Half a Country, a Whole Country, a Whole Life

Recollections of the GDR, the Period of Change 1989 /90 and the Efforts of German Unification: A Conversation with Marianne Birthler, with commentary by Paul Nolte

Wednesday, October 7, 2015, 12:00-1:15pm
German at Noon at the Goethe-Institut Washington (in German)

In cooperation with the German Historical Institute, Washington, DC, the Cultural Section of the German Embassy and the Woodrow Wilson International Center for Scholars

On the 25th anniversary of German unification, Marianne Birther and Paul Nolte were invited to share their recollections of the GDR, the period of change 1989/90, and the efforts of German unification at the Goethe Institute in Washington, DC. During this well-attended lunch event, Birthler read from her autobiography Halbes Land. Ganzes Land. Ganzes Leben (Half a Country, A Whole Country, A Whole Life) published in 2014 by Hanser Berlin. The book spans from Birthler's childhood, family, and work-life in the GDR, her engagement in the East German civil rights movement, to her career in politics and civil society during and after German unification.

Among the first memories Birthler recounted during her reading was the building of the wall on August 13, 1961. At age thirteen and more occupied with her girlfriends, puberty, and what was going on in her local East Berlin district, the wall did not mean a great change in her life at the time. For her mother, however, it was a "personal and political catastrophe," as it inevitably cut her off from her sister, her closest friends, and the cultural and intellectual life of West Berlin. A few years later, the sensation of being forbidden to go to the West — while living so close to it — became more central to Marianne Birthler's everyday experience as well. She recalled how standing on East Berlin's Friedrichstrasse, one could feel the air of the subway trains going into West Berlin rise up through the air shafts and the longing this invoked in her. Still, in reoccurring dreams that miraculously placed her on one of those trains and allowed her to get off in the West, she struggled with the decision to disembark, for fear that she might be not be able to return to the East. In the book, this episode follows only a few pages after the one in which Birthler publicly declined to join the East German youth organization, out of protest to the authorities' attitude toward her church youth group. Such anecdotes and reflections on emotions illustrate the ambiguity and complexity of life in the GDR that make her account so insightful.
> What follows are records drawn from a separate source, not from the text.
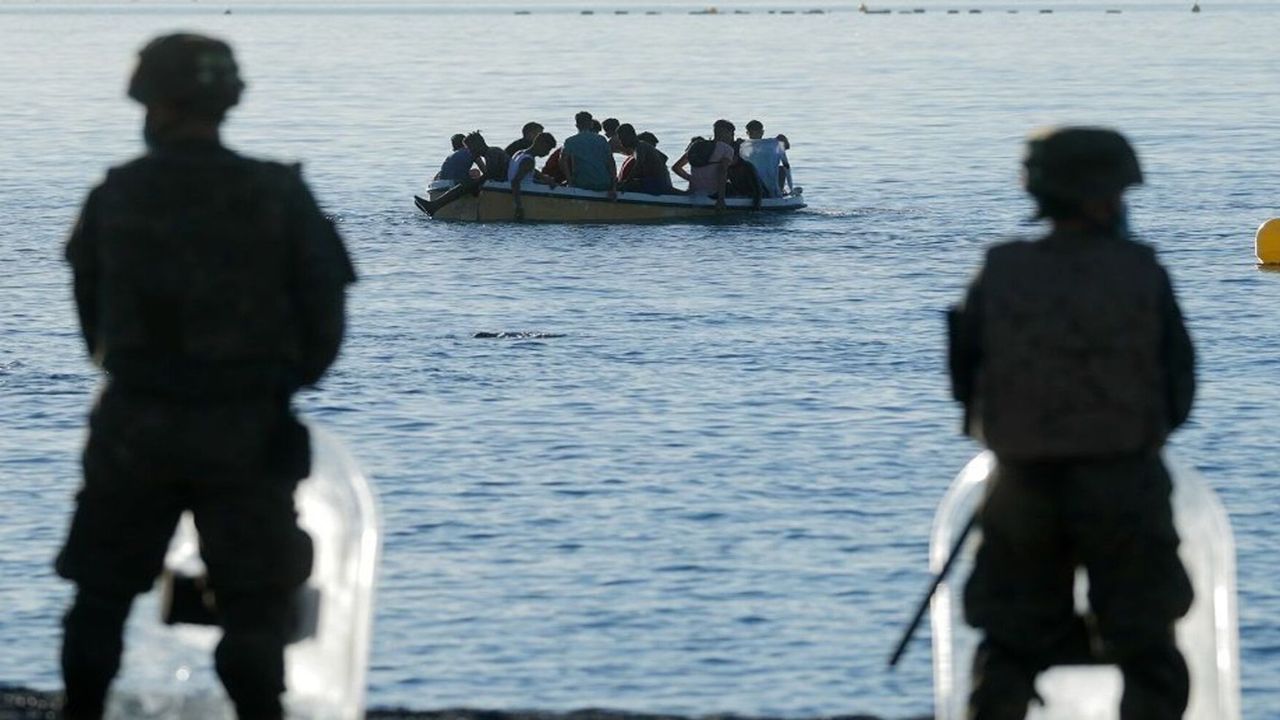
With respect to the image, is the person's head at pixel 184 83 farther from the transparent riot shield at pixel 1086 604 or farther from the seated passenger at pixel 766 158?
the seated passenger at pixel 766 158

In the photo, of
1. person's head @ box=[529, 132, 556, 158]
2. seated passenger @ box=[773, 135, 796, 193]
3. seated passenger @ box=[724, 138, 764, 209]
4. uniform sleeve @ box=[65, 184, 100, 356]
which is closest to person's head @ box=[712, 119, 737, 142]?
seated passenger @ box=[773, 135, 796, 193]

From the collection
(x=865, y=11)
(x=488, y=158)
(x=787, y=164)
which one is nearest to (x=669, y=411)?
(x=488, y=158)

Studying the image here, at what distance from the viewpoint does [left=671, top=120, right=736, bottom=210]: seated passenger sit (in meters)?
30.2

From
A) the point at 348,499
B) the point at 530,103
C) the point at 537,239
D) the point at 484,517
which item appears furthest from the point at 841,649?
the point at 530,103

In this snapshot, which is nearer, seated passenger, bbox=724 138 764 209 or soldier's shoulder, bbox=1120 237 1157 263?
soldier's shoulder, bbox=1120 237 1157 263

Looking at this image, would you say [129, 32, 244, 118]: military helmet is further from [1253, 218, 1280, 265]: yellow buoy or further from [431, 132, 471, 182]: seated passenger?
[431, 132, 471, 182]: seated passenger

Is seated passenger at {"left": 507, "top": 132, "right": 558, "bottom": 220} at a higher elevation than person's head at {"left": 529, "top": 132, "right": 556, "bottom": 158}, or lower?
lower

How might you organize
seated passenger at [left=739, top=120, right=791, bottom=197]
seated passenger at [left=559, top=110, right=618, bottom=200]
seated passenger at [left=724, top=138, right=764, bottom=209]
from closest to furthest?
seated passenger at [left=559, top=110, right=618, bottom=200] → seated passenger at [left=739, top=120, right=791, bottom=197] → seated passenger at [left=724, top=138, right=764, bottom=209]

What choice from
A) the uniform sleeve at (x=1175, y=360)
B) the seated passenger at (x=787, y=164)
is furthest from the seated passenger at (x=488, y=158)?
the uniform sleeve at (x=1175, y=360)

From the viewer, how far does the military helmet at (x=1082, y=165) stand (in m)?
5.66

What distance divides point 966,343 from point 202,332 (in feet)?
5.16

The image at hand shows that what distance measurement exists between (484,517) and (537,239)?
46.4 feet

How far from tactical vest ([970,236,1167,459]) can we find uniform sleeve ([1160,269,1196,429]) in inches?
0.7

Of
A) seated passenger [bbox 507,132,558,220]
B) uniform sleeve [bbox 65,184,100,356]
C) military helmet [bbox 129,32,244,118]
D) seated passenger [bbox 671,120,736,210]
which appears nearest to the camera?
military helmet [bbox 129,32,244,118]
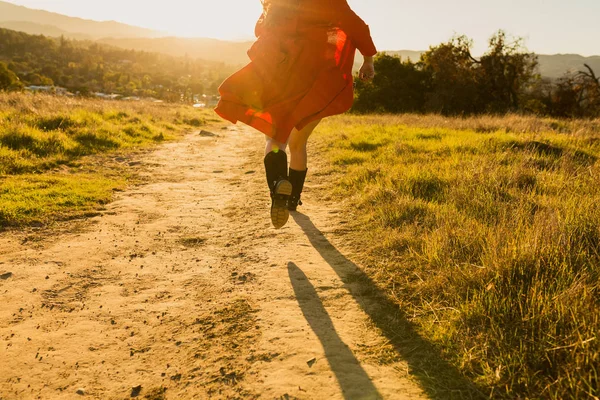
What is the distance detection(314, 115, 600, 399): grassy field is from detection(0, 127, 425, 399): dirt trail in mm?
288

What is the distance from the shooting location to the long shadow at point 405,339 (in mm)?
1502

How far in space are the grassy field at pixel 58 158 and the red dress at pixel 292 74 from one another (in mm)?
2192

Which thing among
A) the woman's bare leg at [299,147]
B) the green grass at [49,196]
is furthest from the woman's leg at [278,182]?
the green grass at [49,196]

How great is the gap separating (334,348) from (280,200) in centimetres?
128

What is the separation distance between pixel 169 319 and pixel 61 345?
51cm

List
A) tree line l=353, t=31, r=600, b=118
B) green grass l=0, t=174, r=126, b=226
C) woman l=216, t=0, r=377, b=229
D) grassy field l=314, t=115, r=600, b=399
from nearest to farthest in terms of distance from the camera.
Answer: grassy field l=314, t=115, r=600, b=399
woman l=216, t=0, r=377, b=229
green grass l=0, t=174, r=126, b=226
tree line l=353, t=31, r=600, b=118

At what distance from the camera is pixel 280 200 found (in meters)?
2.87

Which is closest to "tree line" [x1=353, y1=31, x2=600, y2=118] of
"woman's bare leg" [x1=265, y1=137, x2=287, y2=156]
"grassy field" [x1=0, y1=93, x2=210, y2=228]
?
"grassy field" [x1=0, y1=93, x2=210, y2=228]

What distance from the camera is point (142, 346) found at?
6.33 feet

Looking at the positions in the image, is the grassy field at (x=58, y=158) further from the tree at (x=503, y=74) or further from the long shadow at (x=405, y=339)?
the tree at (x=503, y=74)

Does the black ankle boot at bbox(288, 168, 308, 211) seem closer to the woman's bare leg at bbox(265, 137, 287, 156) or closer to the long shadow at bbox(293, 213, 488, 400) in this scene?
the woman's bare leg at bbox(265, 137, 287, 156)

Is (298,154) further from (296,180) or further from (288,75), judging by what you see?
(288,75)

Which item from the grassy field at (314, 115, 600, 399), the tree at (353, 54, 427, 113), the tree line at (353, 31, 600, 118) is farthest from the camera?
the tree at (353, 54, 427, 113)

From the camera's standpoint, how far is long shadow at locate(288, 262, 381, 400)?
60.0 inches
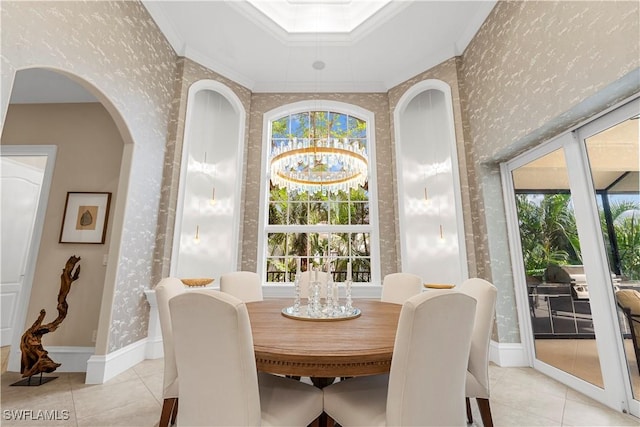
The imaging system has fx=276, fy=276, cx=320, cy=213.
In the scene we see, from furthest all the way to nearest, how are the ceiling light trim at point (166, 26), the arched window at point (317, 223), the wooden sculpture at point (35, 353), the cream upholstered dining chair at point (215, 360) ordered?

This perspective is also valuable from a historian's point of view, as Paul Nolte pointed out in his thoughtful commentary after the reading. He noted that the history of everyday life and the history of the opposition in the GDR are intertwined in Birthler's memoir, whereas these two areas are often artificially separated in some of the scholarship on East Germany. Her book also reminds us that the GDR was not as static and rigid as people often conceive of it but that throughout its 40 years of existence it changed internally as well as in its relationships to the West. Observing the continuities that mark the history from the peaceful revolution to the unification of Germany and its aftermath, Nolte honed in on the concept of freedom, a word that has been ubiquitous in the discourse on this period of German history. Mentioning the frequently articulated phrase (by West Germans) after 1989 that people from the East had to yet learn and understand what freedom was, Nolte looked to Birthler's biography to complicate this picture. He remarked that her story illustrates how some East Germans in fact learned about freedom in East Germany, where they carved it out for themselves and where awareness of freedom became an impetus for the peaceful revolution. After the fall of the wall and in a united Germany, Birther did not only learn more about the meanings of freedom but she critically probed the concept during her various engagements in politics and civil society. Last but not least, Paul Nolte reminded the audience that after 1989, West Germans too had to learn anew what freedom meant. He concluded by emphasizing how important East Germans have been in shaping, and improving, the course of Germany since 1989.

The brief but lively discussion that followed the commentary signaled great interest in the stories of "ordinary people" and activists such as Marianne Birthler, which can serve as a correction to the public focus on heads of states — in the U.S., Ronald Reagan's role in particular — as primary movers in this episode of German history.